Publication - Advice and guidance

Coronavirus (COVID-19): wedding ceremonies and civil partnership registrations

Published: 26 Oct 2020
Last updated: 21 Apr 2021 - see all updates

Guidance to assist couples planning to get married or form a civil partnership in Scotland, as well as celebrants.

Coronavirus (COVID-19): wedding ceremonies and civil partnership registrations
Health and safety

Health and safety

A marriage should only take place in a safe environment. This includes steps that the venue will take.
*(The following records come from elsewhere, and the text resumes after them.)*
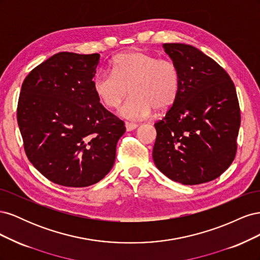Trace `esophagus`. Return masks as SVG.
<instances>
[{
	"mask_svg": "<svg viewBox=\"0 0 260 260\" xmlns=\"http://www.w3.org/2000/svg\"><path fill=\"white\" fill-rule=\"evenodd\" d=\"M125 129H127V131H133L135 129L138 128V124L135 123V122H129V121H125Z\"/></svg>",
	"mask_w": 260,
	"mask_h": 260,
	"instance_id": "1",
	"label": "esophagus"
}]
</instances>
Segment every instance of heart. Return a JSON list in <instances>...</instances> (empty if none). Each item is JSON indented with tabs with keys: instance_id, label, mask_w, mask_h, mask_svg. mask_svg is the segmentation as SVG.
Here are the masks:
<instances>
[{
	"instance_id": "heart-1",
	"label": "heart",
	"mask_w": 260,
	"mask_h": 260,
	"mask_svg": "<svg viewBox=\"0 0 260 260\" xmlns=\"http://www.w3.org/2000/svg\"><path fill=\"white\" fill-rule=\"evenodd\" d=\"M132 93L120 109L130 119H143L154 109L166 111L176 103L181 90V73L174 60L132 50L118 54L113 72L100 70L93 78V90L105 107L116 109Z\"/></svg>"
}]
</instances>
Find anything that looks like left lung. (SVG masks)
<instances>
[{
    "label": "left lung",
    "instance_id": "8db88e82",
    "mask_svg": "<svg viewBox=\"0 0 260 260\" xmlns=\"http://www.w3.org/2000/svg\"><path fill=\"white\" fill-rule=\"evenodd\" d=\"M162 48L181 73L180 94L155 123L153 159L176 182L194 185L218 178L237 154L241 112L230 76L192 45Z\"/></svg>",
    "mask_w": 260,
    "mask_h": 260
}]
</instances>
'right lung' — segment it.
I'll return each instance as SVG.
<instances>
[{"mask_svg":"<svg viewBox=\"0 0 260 260\" xmlns=\"http://www.w3.org/2000/svg\"><path fill=\"white\" fill-rule=\"evenodd\" d=\"M100 54L60 52L31 70L21 85L17 121L30 162L52 182L98 183L112 167L125 131L93 90Z\"/></svg>","mask_w":260,"mask_h":260,"instance_id":"add662e5","label":"right lung"}]
</instances>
If the celebrant considers that arrangements at the venue are unsafe – whether because of COVID-19 risks or any other risks – they may refuse to carry out the marriage and may stop the service if circumstances change.

Test and Protect

Those attending an indoor ceremony in a venue such as a hotel or registration office will be asked to provide contact details for Test and Protect purposes. Doing so is very important to help stop the spread of the coronavirus (SARS-CoV-2).

Physical distancing

  • face to face interaction within 2 metres should be avoided as far as possible
  • people from different households should stay 2 metres apart during the ceremony. Household includes an extended household, where two households have chosen to be treated as a single household 

Face coverings

The wearing of a face covering is mandatory in certain indoor premises. This includes hotels, places of worship, registration offices and any indoor public place or part of an indoor public place where a marriage ceremony is taking place.

There are exemptions to this requirement, including for individuals who are leading a ceremony.

In addition, the couple getting married do not need to wear a face covering during a ceremony as long as they:

  • are at least 2 metres away from everyone else, or
  • they are separated from everyone else by a partition.

This exemption for the couple getting married only applies during the ceremony and does not apply to receptions.

The couple may be required to wear a face covering if, at any point during the ceremony, such as when signing the schedule or leaving the venue they cannot remain physically distanced from the celebrant or from others attending, and partitions are not being used. Similarly the celebrant may be required to wear a face covering if they cannot remain physically distanced from guests or from the couple at all points during the ceremony and partitions are not being used.

Guests must wear a face covering during the ceremony in an indoor public place, unless exempt.

Ceremonies will differ in individual details. The couple (whether they arrive separately or together) should wear a face covering while they are waiting inside any public area before entering the room where their ceremony is to take place. If they are remaining in the same venue for their reception, they may also then require to wear a face covering. 

The wearing of face coverings must not be used as an alternative to other precautions including physical distancing, hand washing and respiratory hygiene. We have published guidance on the use of face coverings.

Hygiene during the ceremony

  • all attendees should maintain good hand hygiene and respiratory hygiene
  • if objects need to be shared or handled by more than one person, all those involved should wash their hands before and after the ceremony
  • where the couple intend to exchange rings, these should be handled by as few people as possible.
  • where a drink from a quaich is to be shared during the ceremony, or a hand fasting ribbon is to be used, these objects should be handled only by the couple, wherever possible
  • when the marriage schedule is signed at the end of the ceremony, consider using separate pens
  • where the same pen is to be used by the couple, witnesses and celebrant, they should all wash their hands before and after the ceremony
  • attendees should avoid touching property belonging to others
  • if attendees remove items such as shoes, they should be handled only by their owner
  • people should avoid shouting or raising voices at a volume that makes normal conversation difficult or that may encourage shouting. This is because of the potential for increased risk of transmission from aerosol and droplets
  • the celebrant’s declarations and the couple’s spoken responses during a marriage ceremony should not be in a raised voice. Consideration should be given to using amplification via electronic equipment such as microphones and speakers to ensure that there is no need for raised voices.

Singing, chanting and music

The couple should consider using music recordings that may be available to them. Any recorded music should be played at a level which allows everyone there to converse normally and without raising their voices.

A couple can arrange for a singer or musician to perform at their ceremony. This is provided the appropriate mitigations and safeguards are in place, in line with the risk assessment based approach set out in the performing arts guidance. The couple should also agree the arrangements with the person responsible for their venue. For example, a bagpiper can play outside the venue whilst attendees are arriving, provided they do so in line with any appropriate mitigations in the performing arts guidance.

Any music at the ceremony should not take place at a volume that makes normal conversation difficult or that may encourage shouting or communal singing.

Communal singing involving those attending the marriage ceremony should continue to be avoided, because of the potential for aerosol production.

Any musician or singer employed for the ceremony by the couple is included in the limit on the numbers who may attend the marriage ceremony. This is the case at all protection levels.

There are different rules for music at receptions or other celebrations: see the reception guidance.

Other points on faith specific practices

Our guidance for the safe use of places of worship contains guidance on faith specific practices, such as contact between different households or extended households, washing or ablution rituals and the use of devotional, communal or personal objects.